When you make a purchase online, you are presented with the option to pay with PayPal or credit card (Visa or Mastercard). Ever wondered what’s the difference? As someone who is passionate about payments and believe in understanding the basics, I have decided to write about it. In the payment ecosystem, I think it’s easier to understand credit card than Paypal. Credit card is just the network. Credit card companies connect the banks, and its model can be simplified to providing the highway, and collecting the toll for using it. Its network is used to authorize payment between seller and buyers. More specifically, this network connects the issuing bank (consumer), acquiring bank (merchant), processors, and register (POS or payment gateway for online).
Mastercard & Visa states that an acquirer must be a financial institution (i.e. bank) registered on the network as an acquirer. Most of the acquiring bank will partner a company that specialize in payment acquiring such as TSYS or First Data to provide the acquiring service. The issuing bank will also work with processor, such as TSYS and First Data to record, authorize transaction, and handle clearing and settlement.
PayPal has gotten harder to classify these days as it has taken a number of roles in the payment value chain. This aligns with PayPal’s strategy to create its own payment ecosystem. In this regard, PayPal has taken the role of
- Working capital lender
PayPal started as a payment solution to e-commerce. It allowed users to pay without giving random merchants access to your credit card number and billing info. In addition, PayPal also provided “consumer protection”, namely money back if item purchased was not received. On the merchant side, PayPal naturally offers merchant solution for payments made through PayPal. This is typically solution provided by the acquirer in credit card payment scheme. As more people use PayPal, merchants start to pay its suppliers with money they receive in PayPal. In such scenario where money flows through the PayPal system, PayPal has the advantage to either reduce fees v.s. credit card, or speed up the money transfer. PayPal also started to offer “value added services” to these merchants, such as loans.
Hence, the difference simplified:
Credit card provides the network used in payments. PayPal provides online consumers and merchants one-stop payment solution.
How PayPal moves revenue away from banks & credit card networks
Yesterday, I was at a payment event, and a couple people said even with PayPal, I am using credit card or debit card so bank and credit card network still gets a piece of the action. The answer is yes and no. If someone were to make a payment through PayPal, the credit card network may or may not be used. If you are paying with your PayPal balance or your checking account, then it doesn’t use the credit card network. In such scenarios, PayPal makes more from the transaction fee since doesn’t have to share the profit with the credit card networks (issuer, acquirer, network, and processor) or in the case of checking account, it’s using ACH, which has a much lower fee than credit card networks. Banks typically does not charge for ACH. So in general, the initial funding of PayPal or payment go through credit cards network, but once the money is in the PayPay system, and used as payments, this is where credit card companies will lose in transaction fees and where PayPal gains.

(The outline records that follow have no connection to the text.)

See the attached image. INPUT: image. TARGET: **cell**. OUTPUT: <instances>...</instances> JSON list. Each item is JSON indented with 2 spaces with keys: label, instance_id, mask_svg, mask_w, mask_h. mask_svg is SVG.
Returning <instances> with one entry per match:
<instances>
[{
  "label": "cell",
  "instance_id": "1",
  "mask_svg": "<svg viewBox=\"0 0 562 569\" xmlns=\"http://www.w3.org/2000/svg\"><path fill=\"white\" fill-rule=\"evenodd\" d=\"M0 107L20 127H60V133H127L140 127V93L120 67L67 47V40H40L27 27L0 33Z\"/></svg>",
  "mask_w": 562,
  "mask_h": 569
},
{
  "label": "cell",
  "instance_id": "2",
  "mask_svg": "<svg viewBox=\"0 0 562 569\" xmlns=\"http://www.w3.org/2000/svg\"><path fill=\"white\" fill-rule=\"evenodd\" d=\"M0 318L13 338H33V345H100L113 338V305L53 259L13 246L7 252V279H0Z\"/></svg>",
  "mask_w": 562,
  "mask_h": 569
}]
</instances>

How PayPal still involved for purchase made through credit card
I want to point out here that PayPal can still be involved for purchase made by credit card, and not PayPal. This happens for online merchant that uses PayPal as its acquiring solution, with gateway included. This is not uncommon since in the early stage of online commerce, PayPal was what consumers used to pay merchants. The process would be something like:
- Buyer A shops at merchant B, and uses credit card to pay.
- PayPal will act as gateway, and connect into the credit card’s network, and wait for authorization.
- In this transaction, PayPal will collect acquirer’s fee
PayPal’s strategy vs Mastercard & Visa
PayPal and credit cards have very different strategies. First, both PayPal and credit cards make most of their money from transaction fees. So, both type of companies have goal to increase transaction volume and values.
For Visa and Mastercard, their strategy has always been the infrastructure play. They build the highway, and collect toll for using it. Mastercard’s recent acquisition of Transactis is an example of such play. Transactis help acquirers (i.e. banks) provide fully automated billing solution to merchants to with the goal to ease account receivable operations.
PayPal, true to its online origin, focus on online and mobile payments. More importantly, it is creating an ecosystem so that money doesn’t leave PayPal. This will not only increase PayPay usage, but also increase revenue, as PayPal would not need to share revenue with banks and credit card companies. Once can see this strategy play out in PayPal’s acquisitions:
Xoom is an online solution for sending cross-border remittance. Paydiant is provides white label e-wallet solution. Braintree provides all tools online and mobile business need to accept payments. Braintree also owns Venmo, an e-wallet that can be used to transfer payments between friends with a social aspect to the App.
These acquisitions show PayPal’s goal to stay as the clear leader for any online or mobile payment activities, which is important to creating the ecosystem.
In this article, I wanted to just lay out the grounds for understanding basic difference between PayPay and Mastercard / Visa. Based on such ground, looked briefly at their acquisition and strategy. In the next article, I plan to look deeper into their strategy, and what are some of the ways they can evolve the current payment system with the ultimate goal of providing the more simplified, faster, and cheaper payment solution to their customers.